= Beginning of Section =
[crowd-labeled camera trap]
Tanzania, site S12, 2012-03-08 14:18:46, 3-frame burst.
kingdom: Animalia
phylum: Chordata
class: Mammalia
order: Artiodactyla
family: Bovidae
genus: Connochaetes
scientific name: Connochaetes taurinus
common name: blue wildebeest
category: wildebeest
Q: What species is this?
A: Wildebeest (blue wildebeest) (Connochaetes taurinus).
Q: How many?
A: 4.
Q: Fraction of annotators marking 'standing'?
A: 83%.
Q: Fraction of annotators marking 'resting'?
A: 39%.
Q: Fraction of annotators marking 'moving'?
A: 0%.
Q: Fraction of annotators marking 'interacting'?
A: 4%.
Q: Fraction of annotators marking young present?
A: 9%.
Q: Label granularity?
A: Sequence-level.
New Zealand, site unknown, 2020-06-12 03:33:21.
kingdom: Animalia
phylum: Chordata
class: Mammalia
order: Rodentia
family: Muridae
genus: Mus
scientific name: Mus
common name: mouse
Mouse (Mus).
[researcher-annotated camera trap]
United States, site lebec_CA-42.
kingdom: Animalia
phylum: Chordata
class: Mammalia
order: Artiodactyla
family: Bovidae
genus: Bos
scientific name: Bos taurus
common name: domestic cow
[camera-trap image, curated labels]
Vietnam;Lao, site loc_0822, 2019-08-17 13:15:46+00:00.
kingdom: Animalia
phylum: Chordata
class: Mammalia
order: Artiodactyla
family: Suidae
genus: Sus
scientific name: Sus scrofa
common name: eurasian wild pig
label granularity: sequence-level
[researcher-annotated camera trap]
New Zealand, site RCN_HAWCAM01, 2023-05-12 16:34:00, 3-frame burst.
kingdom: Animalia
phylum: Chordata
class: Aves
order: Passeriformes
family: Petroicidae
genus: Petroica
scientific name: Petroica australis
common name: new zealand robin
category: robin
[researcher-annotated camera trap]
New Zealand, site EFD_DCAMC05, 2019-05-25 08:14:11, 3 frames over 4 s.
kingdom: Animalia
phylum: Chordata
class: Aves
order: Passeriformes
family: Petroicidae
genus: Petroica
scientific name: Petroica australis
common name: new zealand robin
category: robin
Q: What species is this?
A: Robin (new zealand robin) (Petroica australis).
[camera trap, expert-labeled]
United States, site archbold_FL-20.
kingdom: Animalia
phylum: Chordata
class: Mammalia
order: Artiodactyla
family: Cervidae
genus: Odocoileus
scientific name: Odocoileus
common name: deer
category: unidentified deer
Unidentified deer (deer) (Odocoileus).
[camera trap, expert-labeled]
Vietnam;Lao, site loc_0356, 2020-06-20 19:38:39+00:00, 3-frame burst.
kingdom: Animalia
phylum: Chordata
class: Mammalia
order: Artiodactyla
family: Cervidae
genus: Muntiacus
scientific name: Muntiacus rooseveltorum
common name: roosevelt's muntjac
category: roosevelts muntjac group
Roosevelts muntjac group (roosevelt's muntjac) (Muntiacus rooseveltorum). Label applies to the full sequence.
= End of Section =
> [Instructions to follow]:
The listing is to be retyped in full, exactly as shown.

> [Written answer]:
[crowd-labeled camera trap]
Tanzania, site S12, 2012-03-08 14:18:46, 3-frame burst.
kingdom: Animalia
phylum: Chordata
class: Mammalia
order: Artiodactyla
family: Bovidae
genus: Connochaetes
scientific name: Connochaetes taurinus
common name: blue wildebeest
category: wildebeest
Q: What species is this?
A: Wildebeest (blue wildebeest) (Connochaetes taurinus).
Q: How many?
A: 4.
Q: Fraction of annotators marking 'standing'?
A: 83%.
Q: Fraction of annotators marking 'resting'?
A: 39%.
Q: Fraction of annotators marking 'moving'?
A: 0%.
Q: Fraction of annotators marking 'interacting'?
A: 4%.
Q: Fraction of annotators marking young present?
A: 9%.
Q: Label granularity?
A: Sequence-level.
New Zealand, site unknown, 2020-06-12 03:33:21.
kingdom: Animalia
phylum: Chordata
class: Mammalia
order: Rodentia
family: Muridae
genus: Mus
scientific name: Mus
common name: mouse
Mouse (Mus).
[researcher-annotated camera trap]
United States, site lebec_CA-42.
kingdom: Animalia
phylum: Chordata
class: Mammalia
order: Artiodactyla
family: Bovidae
genus: Bos
scientific name: Bos taurus
common name: domestic cow
[camera-trap image, curated labels]
Vietnam;Lao, site loc_0822, 2019-08-17 13:15:46+00:00.
kingdom: Animalia
phylum: Chordata
class: Mammalia
order: Artiodactyla
family: Suidae
genus: Sus
scientific name: Sus scrofa
common name: eurasian wild pig
label granularity: sequence-level
[researcher-annotated camera trap]
New Zealand, site RCN_HAWCAM01, 2023-05-12 16:34:00, 3-frame burst.
kingdom: Animalia
phylum: Chordata
class: Aves
order: Passeriformes
family: Petroicidae
genus: Petroica
scientific name: Petroica australis
common name: new zealand robin
category: robin
[researcher-annotated camera trap]
New Zealand, site EFD_DCAMC05, 2019-05-25 08:14:11, 3 frames over 4 s.
kingdom: Animalia
phylum: Chordata
class: Aves
order: Passeriformes
family: Petroicidae
genus: Petroica
scientific name: Petroica australis
common name: new zealand robin
category: robin
Q: What species is this?
A: Robin (new zealand robin) (Petroica australis).
[camera trap, expert-labeled]
United States, site archbold_FL-20.
kingdom: Animalia
phylum: Chordata
class: Mammalia
order: Artiodactyla
family: Cervidae
genus: Odocoileus
scientific name: Odocoileus
common name: deer
category: unidentified deer
Unidentified deer (deer) (Odocoileus).
[camera trap, expert-labeled]
Vietnam;Lao, site loc_0356, 2020-06-20 19:38:39+00:00, 3-frame burst.
kingdom: Animalia
phylum: Chordata
class: Mammalia
order: Artiodactyla
family: Cervidae
genus: Muntiacus
scientific name: Muntiacus rooseveltorum
common name: roosevelt's muntjac
category: roosevelts muntjac group
Roosevelts muntjac group (roosevelt's muntjac) (Muntiacus rooseveltorum). Label applies to the full sequence.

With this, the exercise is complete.